--- START ---

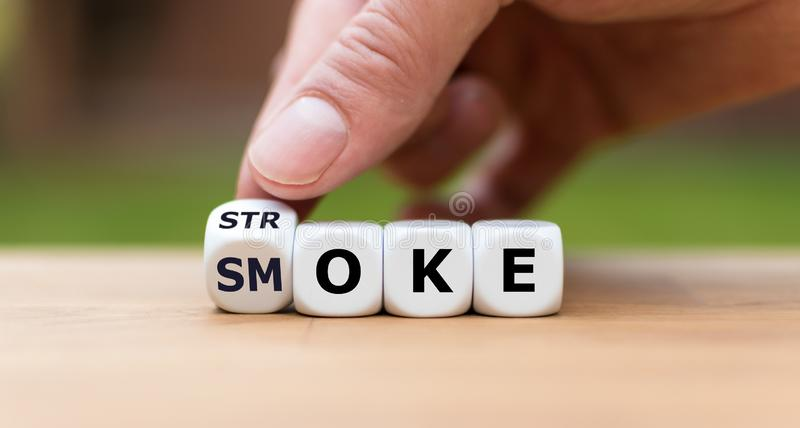 Symbol for the risk of smoking. Hand turns a dice and changes the word `stroke` to `smoke`. royalty free stock photography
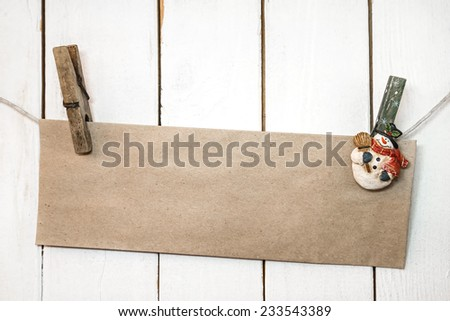 Christmas snowman clothespins hanging on clothesline or rope and holding greeting brown craft paper card on wooden background - stock photo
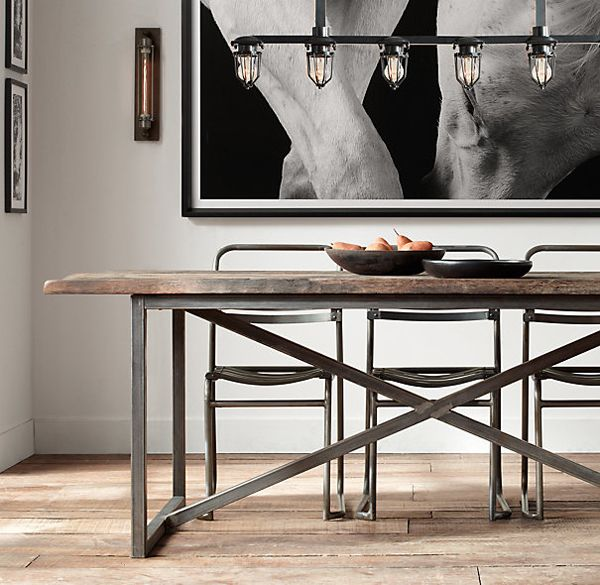 B L O O D A N D C H A M P A G N E . C O M: industrial lighting, wood table with metal frame.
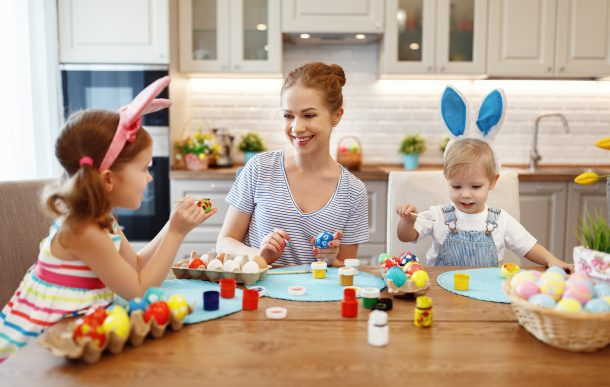 A family using various Easter egg designs to paint eggs wearing bunny ears.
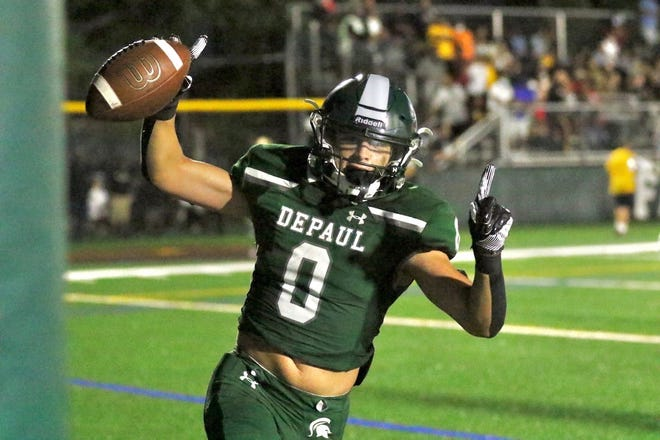 DePaul running back Tyler Brown celebrates a first half touchdown in the Spartans 40-19 win over Cardinal Hayes.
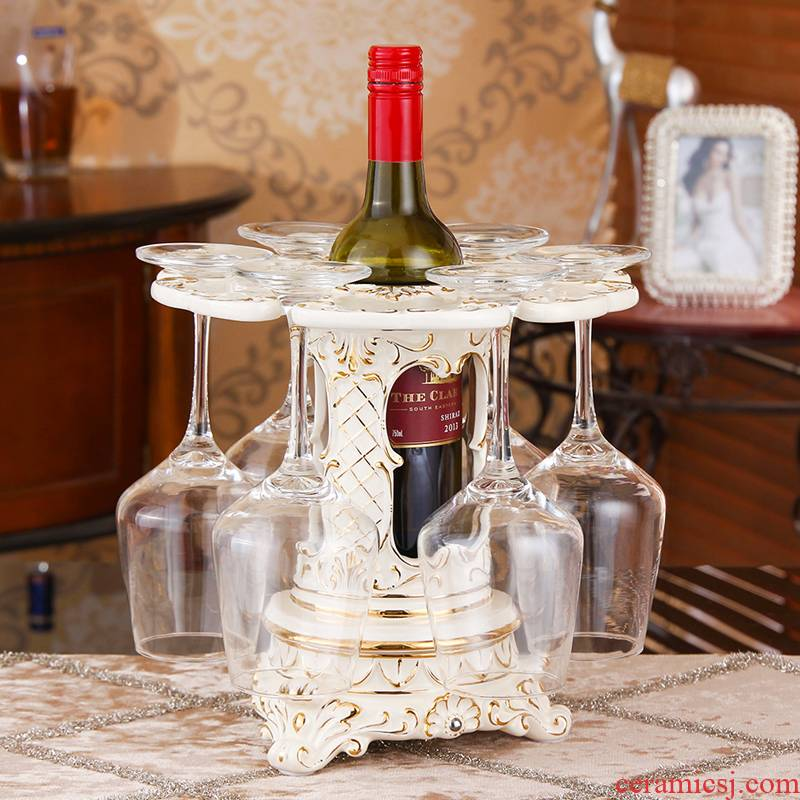 European cup upside down household rotating ceramic goblet aircraft creative wine sitting room adornment is placed red wine rack
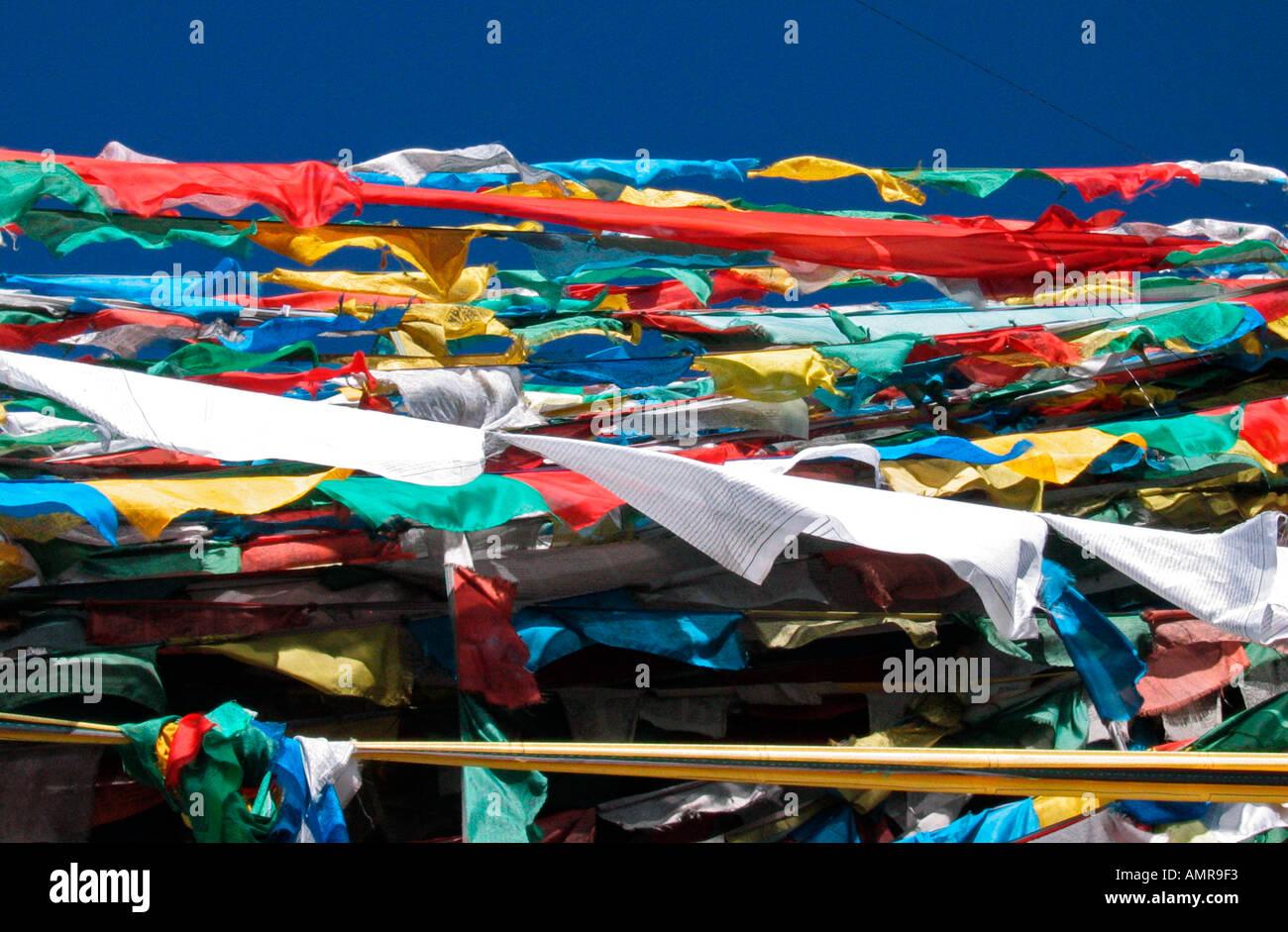 Coloured Tibetan prayer flags near 1000 Buddhas shrine on Lingkor pilgrim way Lhasa Tibet - Stock Image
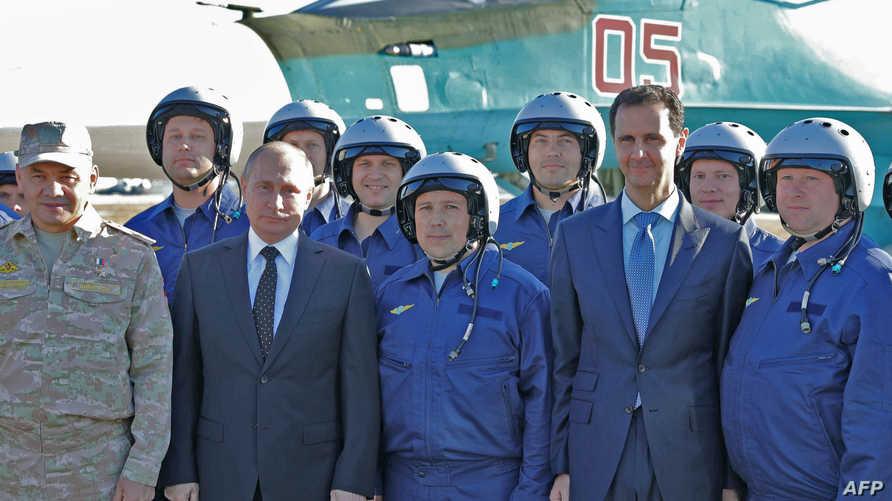 الرئيس الروسي بوتين خلال زيارته لقاعدة حميميم في سوريا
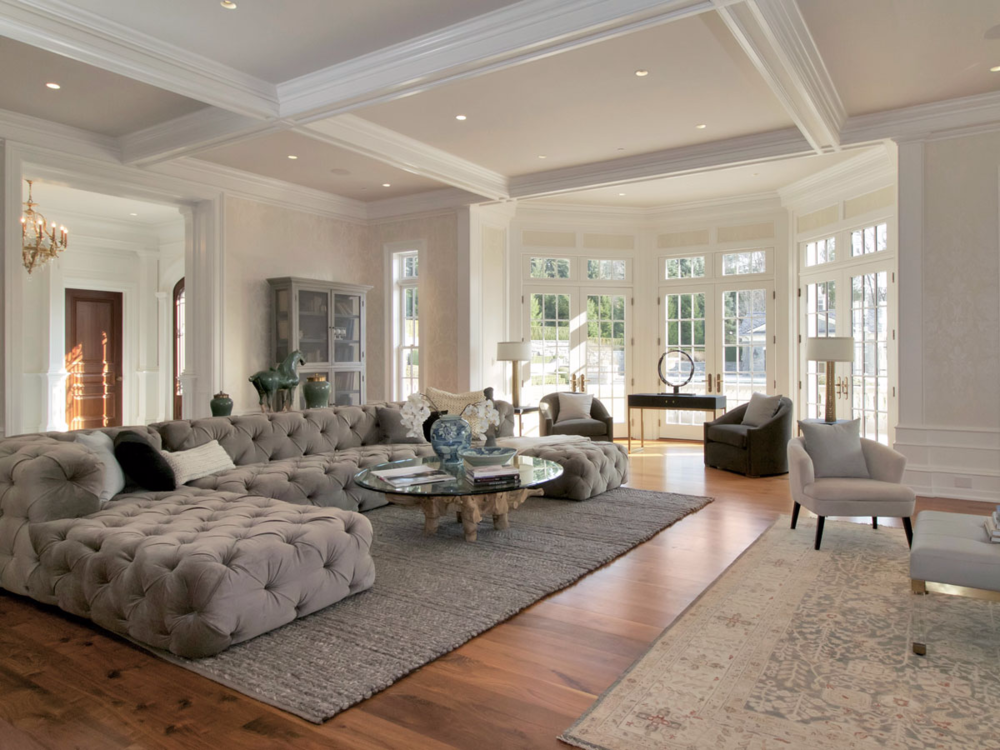 the-focal-point-of-the-living-room-is-this-large-low-back-sofa-and-coffee-table-and-a-small-area-near-the-fireplace.jpg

--- END ---

Exercise instructions:
All lines from the line with "European cup upside" through the final line of the data, both included, are to be repeated exactly; no other lines and no pictures.

Expected answer:
 European cup upside down household rotating ceramic goblet aircraft creative wine sitting room adornment is placed red wine rack
 Coloured Tibetan prayer flags near 1000 Buddhas shrine on Lingkor pilgrim way Lhasa Tibet - Stock Image
 الرئيس الروسي بوتين خلال زيارته لقاعدة حميميم في سوريا
 the-focal-point-of-the-living-room-is-this-large-low-back-sofa-and-coffee-table-and-a-small-area-near-the-fireplace.jpg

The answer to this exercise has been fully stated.